1991 year-end chart performance for "Wiggle It"
| Chart (1991) | Position |
|---|---|
| Australia (ARIA) | 33 |
| Canada Dance/Urban (RPM) | 49 |
| UK Singles (OCC) | 43 |
| UK Club Chart (Record Mirror) | 69 |
| US 12-inch Singles Sales (Billboard) | 34 |

===Decade-end charts===

Decade-end chart performance for "Wiggle It"
| Chart (1990–1999) | Position |
|---|---|
| Canada (Nielsen SoundScan) | 36 |

==Certifications==

Certifications and sales for "Wiggle It"
| Region | Certification | Certified units/sales |
| Australia (ARIA) | Gold | 35,000^{^} |
| United Kingdom (BPI) | Silver | 200,000^{^} |
| United States (RIAA) | Gold | 500,000^{^} |
^{^} Shipments figures based on certification alone.

==Release history==

Release dates and formats for "Wiggle It"
| Region | Date | Format(s) | Label(s) | Ref. |
|---|---|---|---|---|
| United States | 1990 | 12-inch vinyl; cassette; | Cutting; Charisma; |  |
| United Kingdom | January 14, 1991 | 7-inch vinyl; 12-inch vinyl; CD; cassette; | Cutting; SBK; |  |
| Japan | February 6, 1991 | Mini-CD | DJ:; OSNP; |  |

==Covers==
In 1991, Alvin and the Chipmunks covered "Wiggle It" for their album The Chipmunks Rock the House.

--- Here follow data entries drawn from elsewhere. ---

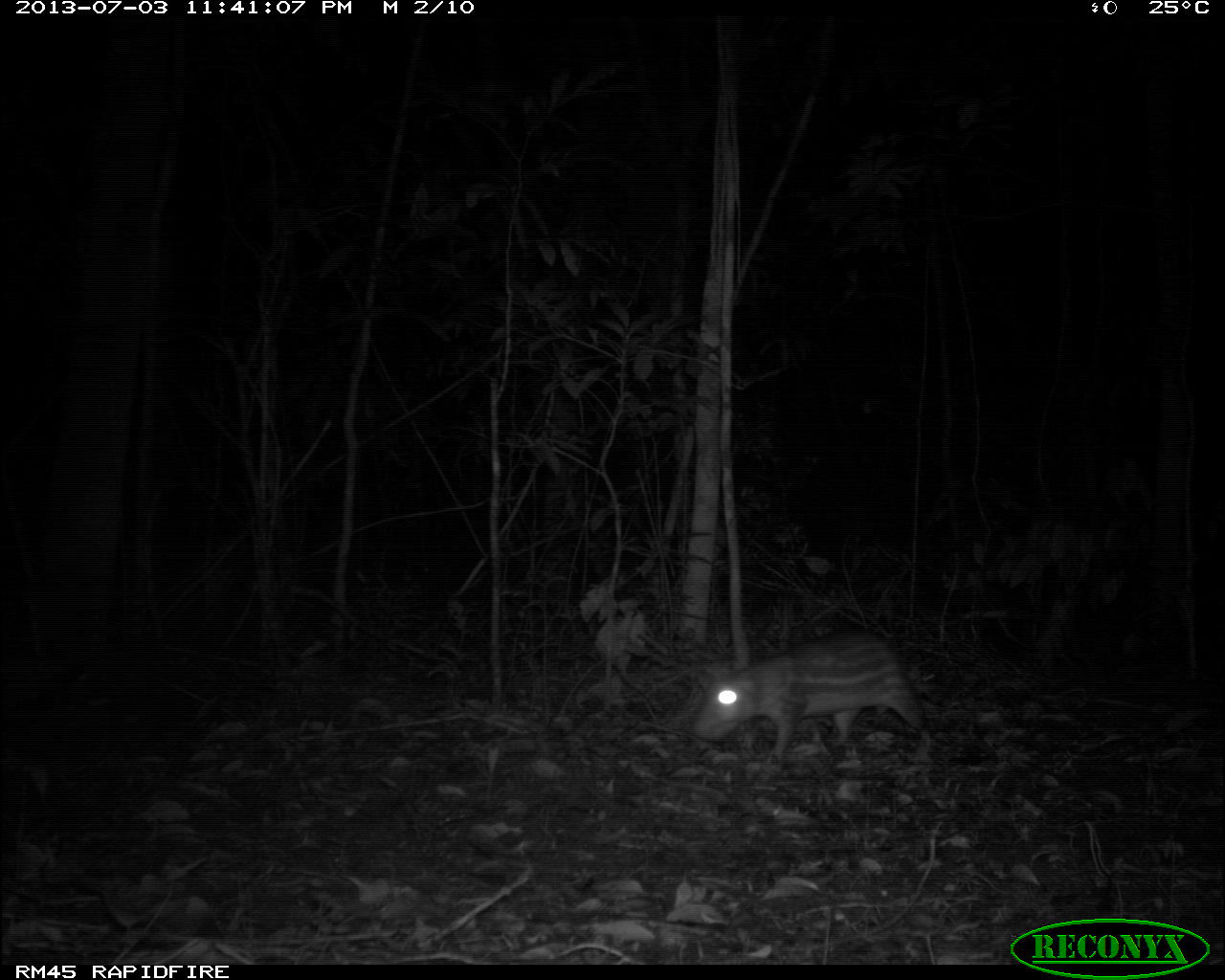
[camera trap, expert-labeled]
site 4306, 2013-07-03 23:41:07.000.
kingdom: Animalia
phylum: Chordata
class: Mammalia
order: Rodentia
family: Cuniculidae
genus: Cuniculus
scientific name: Cuniculus paca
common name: lowland paca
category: agouti paca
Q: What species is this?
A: Agouti paca (lowland paca) (Cuniculus paca).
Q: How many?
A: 1.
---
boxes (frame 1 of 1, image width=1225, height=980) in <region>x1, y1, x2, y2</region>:
agouti paca: <region>692, 630, 931, 767</region>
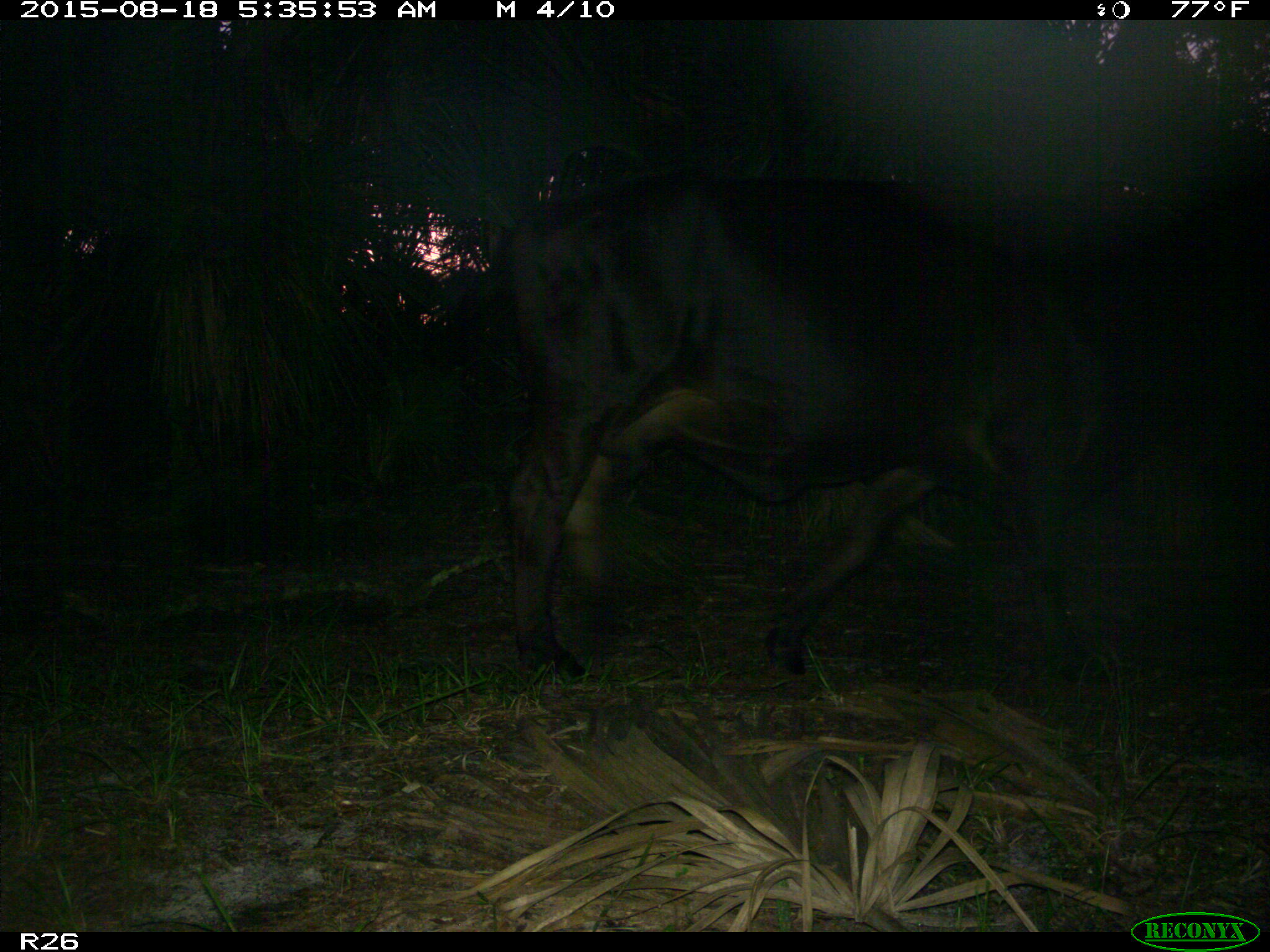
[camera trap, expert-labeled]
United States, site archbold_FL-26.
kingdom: Animalia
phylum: Chordata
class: Mammalia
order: Artiodactyla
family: Bovidae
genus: Bos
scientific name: Bos taurus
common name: domestic cow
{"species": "Bos taurus (domestic cow)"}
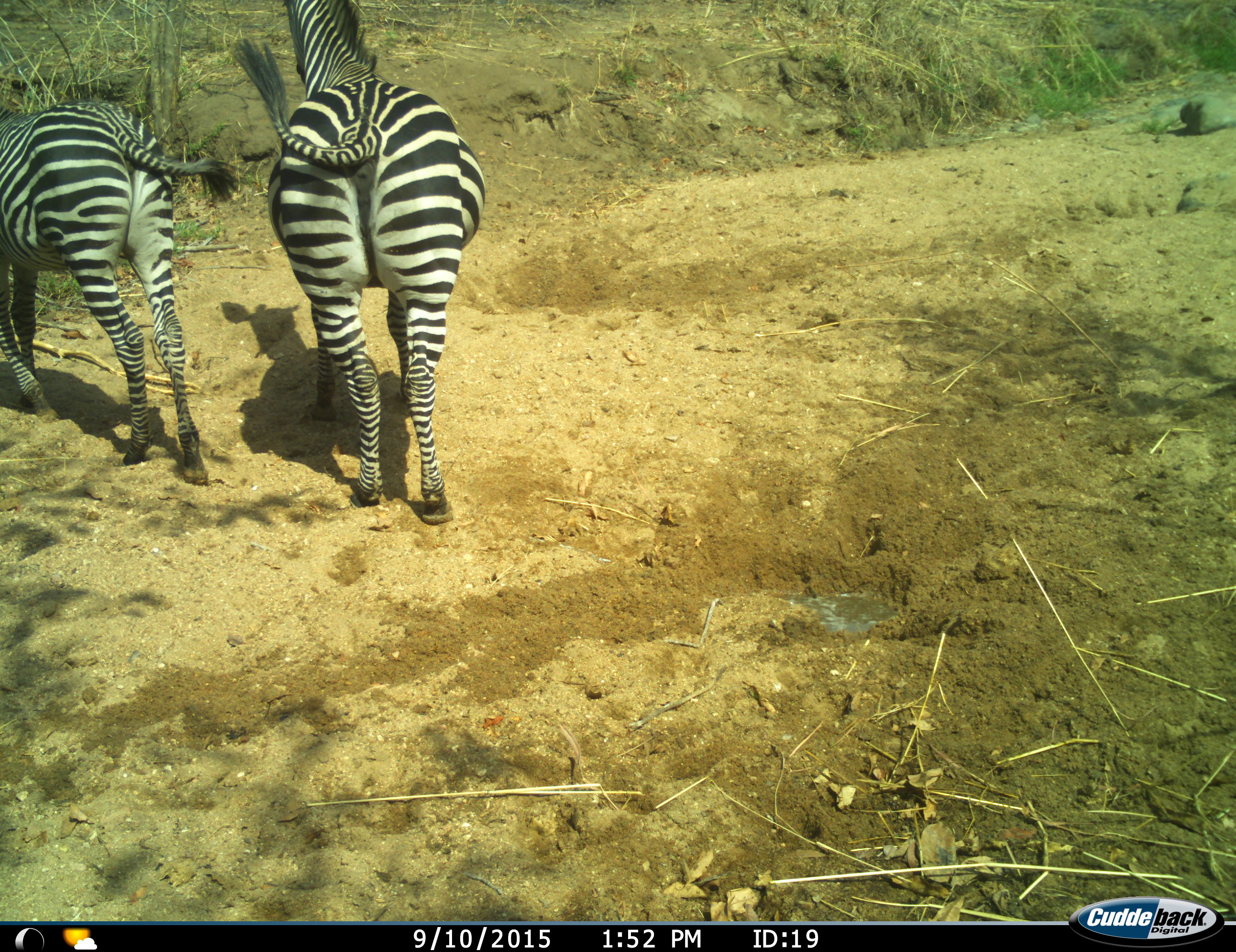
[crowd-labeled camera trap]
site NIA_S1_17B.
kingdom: Animalia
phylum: Chordata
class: Mammalia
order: Perissodactyla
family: Equidae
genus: Equus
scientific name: Equus quagga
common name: plains zebra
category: zebraplains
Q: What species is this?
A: Zebraplains (plains zebra) (Equus quagga).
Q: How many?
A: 2.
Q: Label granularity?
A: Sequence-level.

In 2008, Australian singer Ricki-Lee Coulter used the chorus from the song for her own version, also titled "Wiggle It," which reached number 11 on the Australian ARIA Singles Chart in September 2008, eight positions below the original version. 2 in a Room received writing credits on this single as well.